Students in Sue Pickles’ VCAL PDWRS class had the best possible start to their day this morning with a visit from Aboriginal Elder and proud Wakka Wakka man, Uncle Paul Chapman.

Uncle Paul shared stories of his early life in Queensland—where he lived for his first 30 years without electricity or running water—and what it was like to adjust to mainstream life.

“It was like I could feel the electricity and artificial lights in the buildings changing the way my blood flowed,” he explained.

He spoke about his research, both into his own family history and the origins of Bendigo, and urged students to make the most of their educational opportunities and to embrace technology.

“Grasp it with both hands,” he said. “Learn to research… learn Excel and Photoshop… they’re powerful tools for research.”

Uncle Paul also had a very special message for the Aboriginal and Torres Strait Islander students in the room.

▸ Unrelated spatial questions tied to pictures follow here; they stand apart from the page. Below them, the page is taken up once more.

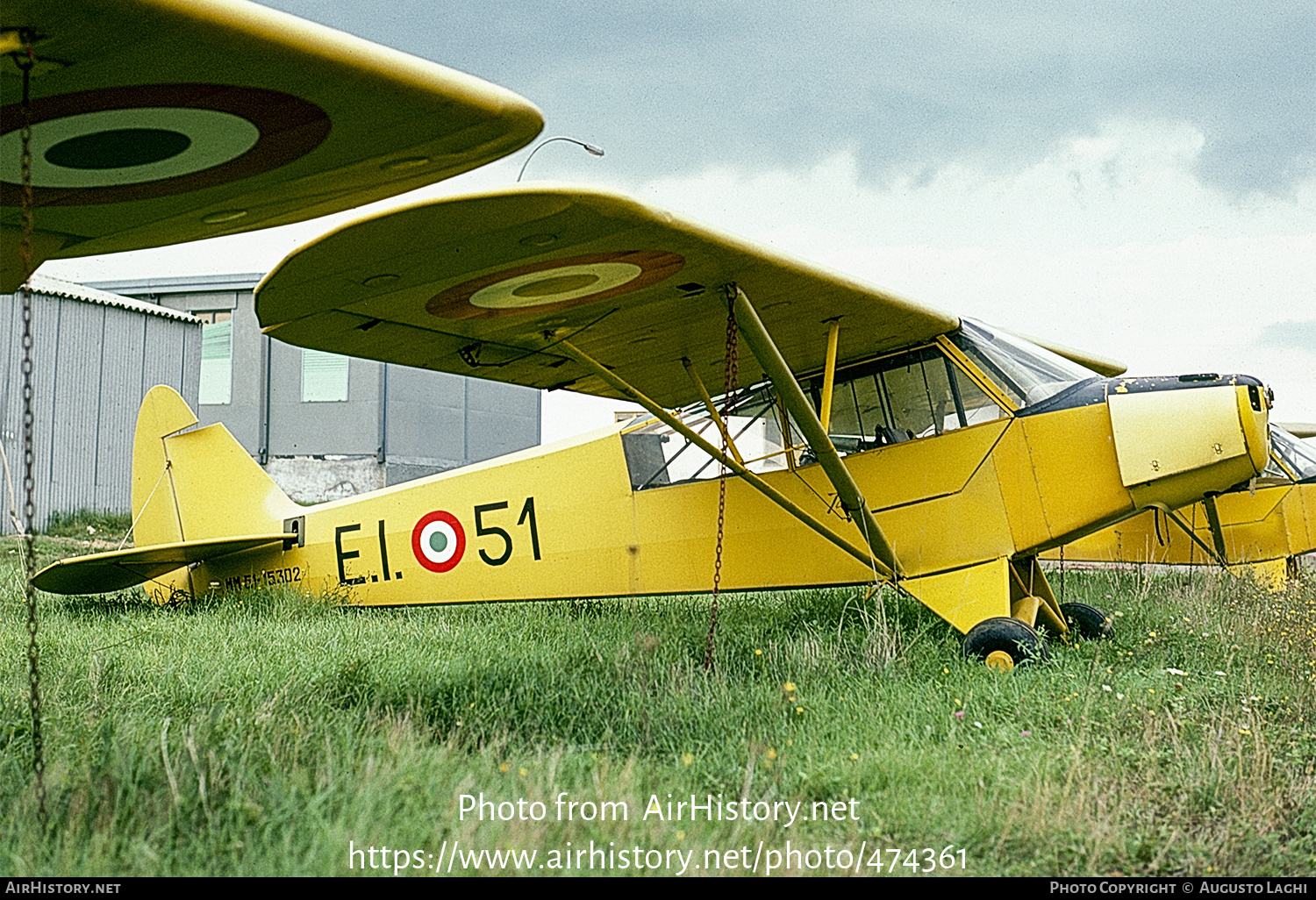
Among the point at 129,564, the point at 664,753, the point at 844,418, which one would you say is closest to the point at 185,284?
the point at 129,564

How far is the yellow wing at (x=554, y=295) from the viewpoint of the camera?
4.34 m

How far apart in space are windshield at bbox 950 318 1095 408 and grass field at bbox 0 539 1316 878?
1572 millimetres

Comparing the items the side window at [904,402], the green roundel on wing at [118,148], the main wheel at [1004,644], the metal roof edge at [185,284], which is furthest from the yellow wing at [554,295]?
the metal roof edge at [185,284]

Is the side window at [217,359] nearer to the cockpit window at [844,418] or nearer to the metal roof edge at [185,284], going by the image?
the metal roof edge at [185,284]

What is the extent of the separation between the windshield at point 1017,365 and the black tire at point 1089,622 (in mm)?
1692

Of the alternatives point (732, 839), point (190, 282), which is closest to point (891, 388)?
point (732, 839)

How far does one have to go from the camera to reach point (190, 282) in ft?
78.7

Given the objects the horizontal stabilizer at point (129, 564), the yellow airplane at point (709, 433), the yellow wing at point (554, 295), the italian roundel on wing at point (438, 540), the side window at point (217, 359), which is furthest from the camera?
the side window at point (217, 359)

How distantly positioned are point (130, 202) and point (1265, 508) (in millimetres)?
9780

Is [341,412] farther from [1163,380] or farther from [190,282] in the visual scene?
[1163,380]

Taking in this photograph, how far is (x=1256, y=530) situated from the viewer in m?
9.70

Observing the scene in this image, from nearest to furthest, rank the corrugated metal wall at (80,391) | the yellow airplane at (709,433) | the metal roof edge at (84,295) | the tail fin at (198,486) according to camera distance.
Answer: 1. the yellow airplane at (709,433)
2. the tail fin at (198,486)
3. the corrugated metal wall at (80,391)
4. the metal roof edge at (84,295)

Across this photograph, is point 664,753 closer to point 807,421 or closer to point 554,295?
point 807,421

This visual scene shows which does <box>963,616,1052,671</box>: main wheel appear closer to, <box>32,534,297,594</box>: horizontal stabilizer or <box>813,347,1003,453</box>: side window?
<box>813,347,1003,453</box>: side window
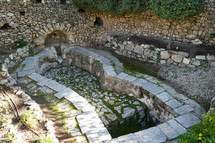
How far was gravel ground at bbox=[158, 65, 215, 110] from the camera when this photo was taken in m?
4.90

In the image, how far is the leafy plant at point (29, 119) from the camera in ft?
11.8

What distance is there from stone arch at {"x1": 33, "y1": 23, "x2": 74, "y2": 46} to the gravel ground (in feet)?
17.9

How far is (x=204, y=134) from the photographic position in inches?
129

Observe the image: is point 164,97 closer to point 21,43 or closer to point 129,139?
point 129,139

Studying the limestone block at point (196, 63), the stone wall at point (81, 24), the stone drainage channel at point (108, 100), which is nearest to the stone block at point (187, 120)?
the stone drainage channel at point (108, 100)

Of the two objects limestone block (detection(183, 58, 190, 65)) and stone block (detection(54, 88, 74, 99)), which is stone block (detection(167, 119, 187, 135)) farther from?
stone block (detection(54, 88, 74, 99))

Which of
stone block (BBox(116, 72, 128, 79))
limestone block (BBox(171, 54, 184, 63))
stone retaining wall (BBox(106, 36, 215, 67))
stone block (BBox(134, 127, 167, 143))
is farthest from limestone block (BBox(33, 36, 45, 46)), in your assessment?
stone block (BBox(134, 127, 167, 143))

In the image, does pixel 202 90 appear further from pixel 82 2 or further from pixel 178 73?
pixel 82 2

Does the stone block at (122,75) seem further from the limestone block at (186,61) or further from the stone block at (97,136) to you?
the stone block at (97,136)

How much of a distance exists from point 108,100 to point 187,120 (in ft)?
9.11

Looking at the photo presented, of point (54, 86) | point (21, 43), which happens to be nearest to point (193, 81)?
point (54, 86)

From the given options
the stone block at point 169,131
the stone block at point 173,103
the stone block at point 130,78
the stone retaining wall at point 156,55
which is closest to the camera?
the stone block at point 169,131

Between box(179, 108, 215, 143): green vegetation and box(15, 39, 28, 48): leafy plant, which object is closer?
box(179, 108, 215, 143): green vegetation

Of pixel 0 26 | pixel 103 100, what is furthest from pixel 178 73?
pixel 0 26
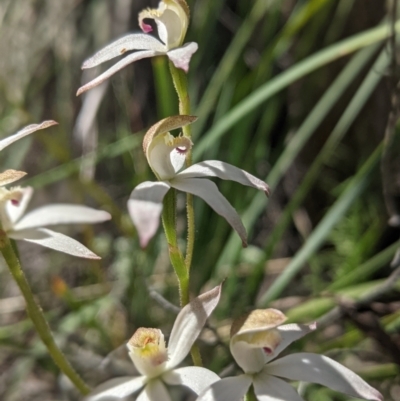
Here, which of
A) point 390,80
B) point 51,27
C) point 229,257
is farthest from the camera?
point 51,27

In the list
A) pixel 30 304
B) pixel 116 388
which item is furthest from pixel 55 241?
pixel 116 388

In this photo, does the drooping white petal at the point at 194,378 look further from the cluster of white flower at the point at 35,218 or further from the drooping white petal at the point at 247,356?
the cluster of white flower at the point at 35,218

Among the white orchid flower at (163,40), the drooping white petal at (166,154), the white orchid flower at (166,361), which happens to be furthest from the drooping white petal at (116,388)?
the white orchid flower at (163,40)

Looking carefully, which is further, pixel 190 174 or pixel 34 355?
pixel 34 355

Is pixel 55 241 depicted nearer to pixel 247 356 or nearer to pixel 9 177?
pixel 9 177

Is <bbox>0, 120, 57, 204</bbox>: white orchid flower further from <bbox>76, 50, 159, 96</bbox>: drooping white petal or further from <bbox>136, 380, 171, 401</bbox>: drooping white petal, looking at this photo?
<bbox>136, 380, 171, 401</bbox>: drooping white petal

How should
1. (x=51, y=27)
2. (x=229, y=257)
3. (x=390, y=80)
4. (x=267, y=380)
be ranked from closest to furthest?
(x=267, y=380) → (x=390, y=80) → (x=229, y=257) → (x=51, y=27)

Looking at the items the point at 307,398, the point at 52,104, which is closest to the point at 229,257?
the point at 307,398

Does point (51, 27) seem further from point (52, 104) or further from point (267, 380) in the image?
point (267, 380)
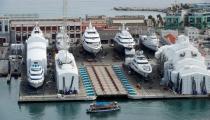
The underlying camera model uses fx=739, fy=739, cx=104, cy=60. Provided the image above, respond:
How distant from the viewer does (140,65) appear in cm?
2955

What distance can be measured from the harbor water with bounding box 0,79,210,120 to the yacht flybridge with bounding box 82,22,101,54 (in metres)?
5.72

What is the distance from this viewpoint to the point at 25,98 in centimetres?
2708

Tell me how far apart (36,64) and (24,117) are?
3.68m

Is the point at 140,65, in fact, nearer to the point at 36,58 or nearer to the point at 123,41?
the point at 123,41

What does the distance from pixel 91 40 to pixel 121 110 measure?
24.3 feet

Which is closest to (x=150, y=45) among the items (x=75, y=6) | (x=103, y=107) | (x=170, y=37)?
(x=170, y=37)

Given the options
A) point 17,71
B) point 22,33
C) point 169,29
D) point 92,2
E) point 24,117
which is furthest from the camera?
point 92,2

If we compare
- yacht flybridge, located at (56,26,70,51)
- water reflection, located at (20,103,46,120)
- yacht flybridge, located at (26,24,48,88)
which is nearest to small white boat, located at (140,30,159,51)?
yacht flybridge, located at (56,26,70,51)

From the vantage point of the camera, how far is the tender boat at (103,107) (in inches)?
1029

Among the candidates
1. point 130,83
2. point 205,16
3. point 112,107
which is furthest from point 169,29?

“To be a leader in your community, you need to start right now,” he said. “It’s important to have certificates and degrees, but you also need Culture.”

The session finished with some great insights into playing the Didgeridoo, particularly how circular breathing is something we all do—when we eat and drink—without even noticing.

The Intermediate PDWRS class are working towards hosting a morning tea where students will introduce community Aunties and Uncles, including Uncle Paul, to the college leadership team.

Uncle Paul will also be running regular Didgeridoo workshops, beginning next Thursday (25th Feb), Period 3 in room G12.